API 1.1.1. OnPE - Reinforcement-Learning-TU-Vienna/dice_rl_TU_Vienna GitHub Wiki

`OnPE` (On-Policy Evaluation Estimator)

The OnPE class implements a simple On-Policy Evaluation estimator for tabular trajectories. It performs evaluation using Monte Carlo returns by averaging discounted rewards observed in logged on-policy data.

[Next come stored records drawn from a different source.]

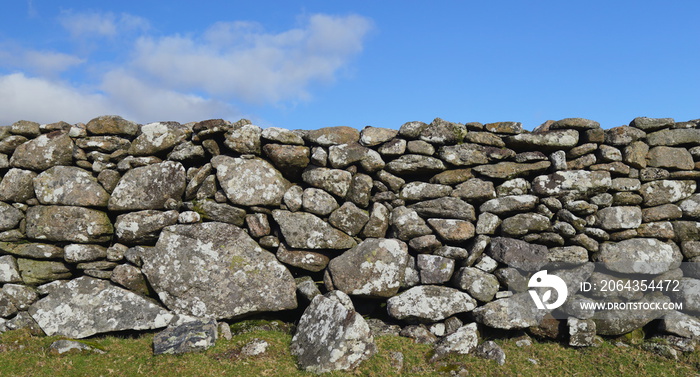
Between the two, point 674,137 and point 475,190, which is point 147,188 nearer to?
point 475,190

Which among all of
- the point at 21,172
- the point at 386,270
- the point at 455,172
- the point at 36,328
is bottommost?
the point at 36,328

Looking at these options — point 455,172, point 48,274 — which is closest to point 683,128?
point 455,172

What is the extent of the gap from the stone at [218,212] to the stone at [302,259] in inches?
47.7

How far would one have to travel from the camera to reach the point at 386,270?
32.2 feet

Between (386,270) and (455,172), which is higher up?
(455,172)

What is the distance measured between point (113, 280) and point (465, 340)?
314 inches

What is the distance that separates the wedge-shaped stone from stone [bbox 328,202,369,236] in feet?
18.4

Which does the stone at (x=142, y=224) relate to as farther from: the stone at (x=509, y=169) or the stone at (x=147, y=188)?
the stone at (x=509, y=169)

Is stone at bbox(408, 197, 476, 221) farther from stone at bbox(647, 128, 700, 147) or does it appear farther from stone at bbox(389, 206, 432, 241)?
stone at bbox(647, 128, 700, 147)

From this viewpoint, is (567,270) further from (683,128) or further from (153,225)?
(153,225)

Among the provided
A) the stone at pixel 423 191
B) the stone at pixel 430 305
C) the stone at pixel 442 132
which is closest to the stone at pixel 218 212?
the stone at pixel 423 191

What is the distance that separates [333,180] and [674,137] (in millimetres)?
8293

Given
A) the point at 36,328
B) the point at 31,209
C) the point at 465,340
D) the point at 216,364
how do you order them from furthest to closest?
the point at 31,209 < the point at 36,328 < the point at 465,340 < the point at 216,364

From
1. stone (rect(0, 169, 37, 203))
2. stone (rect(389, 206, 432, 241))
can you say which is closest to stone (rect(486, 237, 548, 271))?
stone (rect(389, 206, 432, 241))
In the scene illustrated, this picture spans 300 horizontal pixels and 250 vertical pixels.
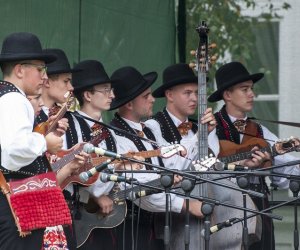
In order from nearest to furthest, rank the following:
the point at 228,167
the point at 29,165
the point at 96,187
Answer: the point at 29,165 → the point at 228,167 → the point at 96,187

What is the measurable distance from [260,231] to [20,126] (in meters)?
2.61

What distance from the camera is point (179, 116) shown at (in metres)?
8.59

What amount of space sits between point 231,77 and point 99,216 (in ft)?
6.26

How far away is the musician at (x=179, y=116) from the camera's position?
8.16 m

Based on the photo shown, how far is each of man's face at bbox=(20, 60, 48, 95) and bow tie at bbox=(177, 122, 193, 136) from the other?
2.11 meters

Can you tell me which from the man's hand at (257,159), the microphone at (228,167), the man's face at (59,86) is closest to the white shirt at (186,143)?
the man's hand at (257,159)

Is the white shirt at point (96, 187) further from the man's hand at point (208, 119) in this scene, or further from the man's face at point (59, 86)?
the man's hand at point (208, 119)

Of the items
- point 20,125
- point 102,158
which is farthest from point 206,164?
point 20,125

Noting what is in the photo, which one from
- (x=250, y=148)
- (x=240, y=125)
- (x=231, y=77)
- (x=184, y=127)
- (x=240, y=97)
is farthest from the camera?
(x=231, y=77)

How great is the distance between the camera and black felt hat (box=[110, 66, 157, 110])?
8.21 meters

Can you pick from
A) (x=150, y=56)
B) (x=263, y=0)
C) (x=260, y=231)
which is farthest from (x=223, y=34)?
(x=260, y=231)

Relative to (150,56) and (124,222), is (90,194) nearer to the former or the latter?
(124,222)

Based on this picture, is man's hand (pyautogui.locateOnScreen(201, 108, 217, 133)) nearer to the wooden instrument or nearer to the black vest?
the wooden instrument

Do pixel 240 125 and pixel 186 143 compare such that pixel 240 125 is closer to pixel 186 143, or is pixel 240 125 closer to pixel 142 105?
pixel 186 143
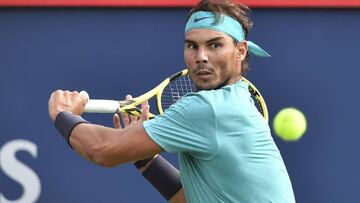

This class estimates the expected return of a policy based solely on the empirical returns from trajectories collected under the same policy.

🧮 Mathematical Background

Recall that the return of a trajectory $\tau$ is defined as

$$ R^\gamma(\tau) \doteq \begin{cases} (1 - \gamma) \sum_{t=0}^{H-1} \gamma^t r_t, & 0 < \gamma < 1, \ \frac{1}{H} \sum_{t=0}^{H-1} r_t, & \gamma = 1. \ \end{cases} $$

When performing on-policy evaluation, we sample a dataset of trajectories $( \tau_i )_{i=1}^m \sim \pi$. Then we consider the on-policy estimator

$$ \hat \rho^\pi \doteq \frac{1}{m} \sum_{i=1}^m R_i, \quad R_i \doteq R^\gamma(\tau_i). $$

🏗️ Constructor

def __init__(self, dataset):

Args:

dataset (pd.DataFrame): Dataset with columns:
- id (int): Episode identifier.
- t (int): Time step index $t$.
- rew (float): Reward $R(s, a, s')$.

📦 Properties

@property
def dataset(self):

Returns the current dataset.

@OnPE.dataset.setter
def dataset(self, dataset):

Sets and sorts the dataset by trajectory and timestep, and precomputes rewards (r), timesteps (t), number of trajectories (m), and trajectory lengths (H).

🚀 Solve

def solve(self, gamma, **kwargs):

Estimates the policy value from the dataset using discounted rewards.